Best Views: The Columbine trail provides great views into the Cheyenne Canyon and Colorado Springs once you get a bit higher on the hike. There are ample opportunities to photograph the valley on the way up to Helen Hunt Falls. If you are looking to take some long exposure shots of the waterfall, be sure to bring filters and a tripod to maximize the photo opportunities around the river and falls themselves.
My Trip to Columbine Trail: May 2016
When we were driving to find the trailhead, we did have a bit of trouble. My advice is to take S. Cheyenne Road and park in the first lot/picnic area on the left. This area is directly across the street from the Starsmore Visitor and Nature center where the lower Columbine TH starts (behind the building). Once we found the trail it was very easy to follow all the way up to Helen Hunt Falls.
The trail itself stays flat for about a mile or so and then begins a steady climb with several switchbacks along the way. I was glad I wore hiking boots because while the trail was never wicked steep, it did consist of loose gravel which I imagined could be very hard to grip with sneakers. For the first 2 miles or so, the trail follows the access road which brings lazy people cars, up to Helen Hunt Falls.
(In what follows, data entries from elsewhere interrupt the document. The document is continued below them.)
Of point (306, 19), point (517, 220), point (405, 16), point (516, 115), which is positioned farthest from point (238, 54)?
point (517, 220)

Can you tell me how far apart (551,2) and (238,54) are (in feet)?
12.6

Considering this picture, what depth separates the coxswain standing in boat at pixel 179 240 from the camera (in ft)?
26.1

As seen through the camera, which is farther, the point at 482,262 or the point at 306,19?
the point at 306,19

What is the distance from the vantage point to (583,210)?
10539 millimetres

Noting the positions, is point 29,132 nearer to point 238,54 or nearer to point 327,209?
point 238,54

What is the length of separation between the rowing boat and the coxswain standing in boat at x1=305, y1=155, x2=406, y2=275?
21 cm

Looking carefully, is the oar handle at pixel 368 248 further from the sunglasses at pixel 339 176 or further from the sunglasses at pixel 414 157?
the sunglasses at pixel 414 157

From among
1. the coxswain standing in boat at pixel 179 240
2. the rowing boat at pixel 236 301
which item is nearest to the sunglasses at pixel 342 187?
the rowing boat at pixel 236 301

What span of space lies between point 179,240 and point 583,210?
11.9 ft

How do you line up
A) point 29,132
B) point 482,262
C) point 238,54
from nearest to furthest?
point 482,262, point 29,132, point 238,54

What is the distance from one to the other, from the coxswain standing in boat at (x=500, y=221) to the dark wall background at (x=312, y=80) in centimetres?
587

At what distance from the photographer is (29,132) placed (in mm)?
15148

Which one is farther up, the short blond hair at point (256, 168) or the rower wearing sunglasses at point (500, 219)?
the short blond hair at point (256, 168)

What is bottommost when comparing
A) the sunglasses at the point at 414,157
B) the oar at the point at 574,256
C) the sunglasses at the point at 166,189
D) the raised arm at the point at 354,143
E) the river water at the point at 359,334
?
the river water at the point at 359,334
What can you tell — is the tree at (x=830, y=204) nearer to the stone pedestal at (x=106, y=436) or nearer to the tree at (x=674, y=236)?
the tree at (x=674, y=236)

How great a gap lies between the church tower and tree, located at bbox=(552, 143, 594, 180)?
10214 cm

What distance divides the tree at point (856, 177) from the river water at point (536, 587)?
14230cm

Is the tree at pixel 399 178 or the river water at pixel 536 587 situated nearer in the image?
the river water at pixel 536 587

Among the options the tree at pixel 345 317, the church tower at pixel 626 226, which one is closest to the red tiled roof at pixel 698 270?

It was a great to see the trail peel away from the road after a while so that some of the traffic noise melted away into the aspen trees around us.
The middle section of the Columbine trail provided great views into Cheyenne Valley and of the Broadmoor. This part of the trail can be mentally taxing as it drops into a few valleys and then climbs back up the other side of them with many switchbacks along the way.
Once we reached the upper section of the Columbine trail it was a short 15 minutes or so until we encountered the Helen Hunt parking lot which was chock full of cars. I fully realize it is a smug attitude to have, but I always take satisfaction in hiking to see views that others drive to. We enjoyed the beautiful waterfalls in the area, snapped several pictures and headed back down.
As always, the hike back down to the car was a lot easier and quicker than the hike up. However, this hike did prove to be a bit of an anomaly because of the many switchbacks that we had to climb on the way back to the parking lot.
Overall, I would recommend this hike, but would probably start from the middle section of the trail. The lower portion does not add much to the hike and takes away about 2 miles RT.